EAST LANSING, Mich. (AP) -Jerry Harkness called the game “the beginning of the end of segregation” and insisted both teams won that 1963 Mideast Region semifinal.
Loyola defeated Mississippi State 61-51, though the full impact of that matchup played at the Michigan State campus may never be known.
Third-ranked Loyola went on to upset two-time defending national champion Cincinnati the next week and win the NCAA men’s title. But it was Mississippi State and coach Babe McCarthy that earned respect that transcended the basketball court.
“Game of Change,” a new documentary film by Harkness’s son, Gerald, will be screened Saturday evening in Detroit and will center on Mississippi State’s decision to defy authority and sneak out of the state to play a predominantly black team.
“They were more of a winner than we were,” Harkness, a two-time All-American, said Friday. “It took a long time for me to realize all that they went through. Today, I think that game was bigger than winning the national championship.”
Loyola had won its first-round game against Tennessee Tech by a record 69 points but didn’t know if its second-round game would be played. McCarthy, Mississippi State president Dean Colvard and athletic director Wade Walker made sure that it was.
In three of the previous four seasons, their all-white teams had been forced to decline NCAA invitations because an unwritten Mississippi law forbid play against integrated programs.
In 1963, the sixth-ranked Southeastern Conference champs changed history, thanks to a perfectly run play to get out of the state.

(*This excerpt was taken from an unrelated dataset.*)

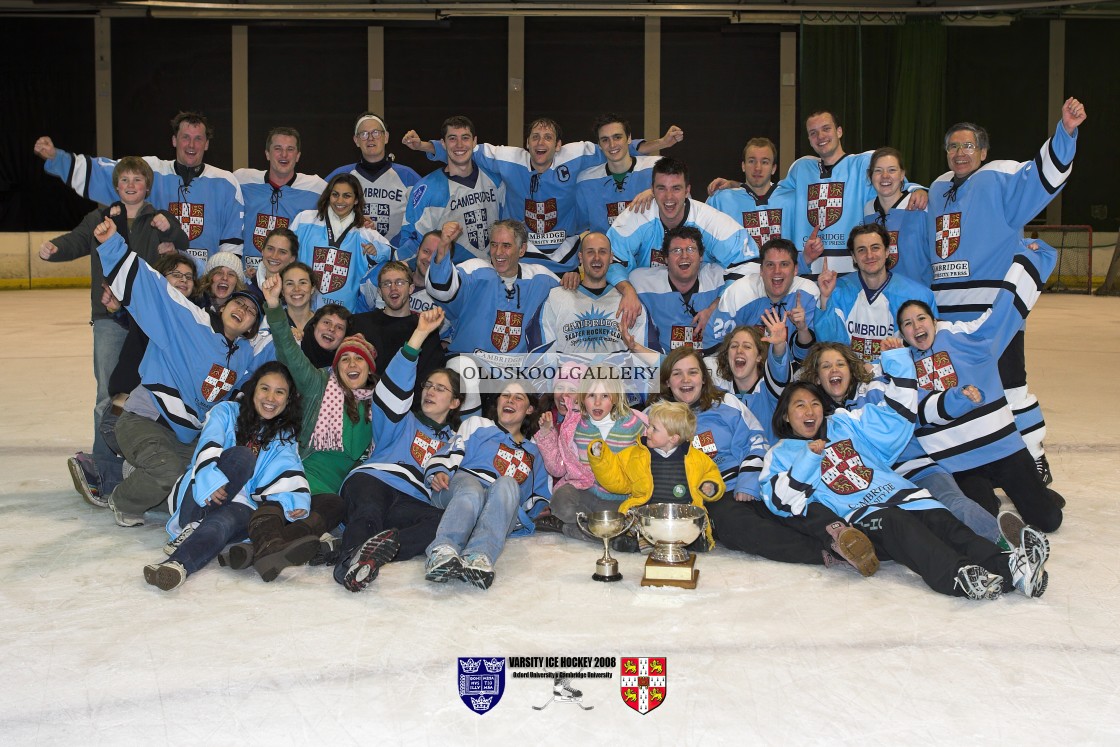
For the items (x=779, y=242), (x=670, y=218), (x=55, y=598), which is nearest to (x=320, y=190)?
(x=670, y=218)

“Babe McCarthy was one wonderful person,” Bulldogs player Bobby Shows said Friday. “And when he told us to jump, we said, ‘How high?’ We were just kids. We obeyed our coaches. So when Babe said, ‘Boys, if we win it again, we’re going to play in that tournament, come hell or high water!’ we believed him.”
Mississippi Gov. Ross Barnett wasn’t about to let that happen. Nor was state Sen. Billy Mitts, a former Mississippi State student body president and cheerleader. Mitts even got an injunction prohibiting the team from leaving the state.

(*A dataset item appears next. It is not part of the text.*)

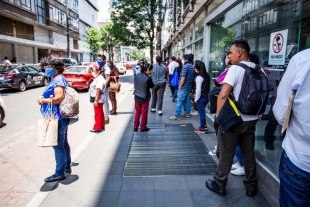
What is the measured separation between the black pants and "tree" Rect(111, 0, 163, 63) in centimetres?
1968

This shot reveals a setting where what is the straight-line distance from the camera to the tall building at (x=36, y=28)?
22484mm

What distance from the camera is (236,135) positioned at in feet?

But before the papers could be served, Colvard left the state for a speaking engagement in Alabama, while Walker and McCarthy drove north, across the state line to Tennessee.
Early the next morning, trainer Dutch Luchsinger and several reserves drove to a private airport in Starkville, Miss. When they saw the path was safe, a call was made for assistant Jerry Simmons and the starters to hurry and join them.

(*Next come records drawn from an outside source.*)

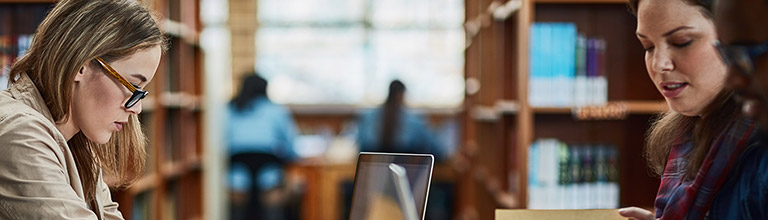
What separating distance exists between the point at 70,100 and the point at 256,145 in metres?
4.16

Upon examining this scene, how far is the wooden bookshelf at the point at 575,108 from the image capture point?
3.10 m

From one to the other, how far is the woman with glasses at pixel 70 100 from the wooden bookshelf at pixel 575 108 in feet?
5.67

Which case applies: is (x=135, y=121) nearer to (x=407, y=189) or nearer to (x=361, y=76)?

The plane took off without incident, stopped in Nashville to pick up Walker and McCarthy and headed to Lansing and a warm reception. Back in Mississippi, the Ku Klux Klan and segregationists stewed while many others cheered their team’s stance.
“When Babe said we were going, it was like God speaking,” Shows said. “We didn’t understand the politics. But we were all on pins and needles. Just as our plane took off, the sheriff drove through the gate. He’d driven to the wrong airport. It turns out he wanted us to go.”
Loyola guard John Egan, the only white starter on his team, said he didn’t understand the implications when Harkness and Mississippi State’s Red Stroud shook hands at the center jump in Jenison Field House, as hundreds of flashbulbs popped all around them.
“Jerry is very emotional about this and was crushed when Red just died,” Egan said. “None of us saw it as ‘us’ against ‘them.’ The Mississippi State players were true gentlemen. I guess we showed people the way it could be.”
Mississippi State wound up with a split for the trip, beating Bowling Green and star Nate Thurmond in a consolation game.
“I think Nate had 30 rebounds in that game,” Shows said with a laugh. “But when we got back to Starkville, the cars were lined up for 20 miles with thousands and thousands of kids there to see us. The KKK boys were a nasty, ugly minority. Most people weren’t like that. And even though we lost, we came home as winners. All of us did.”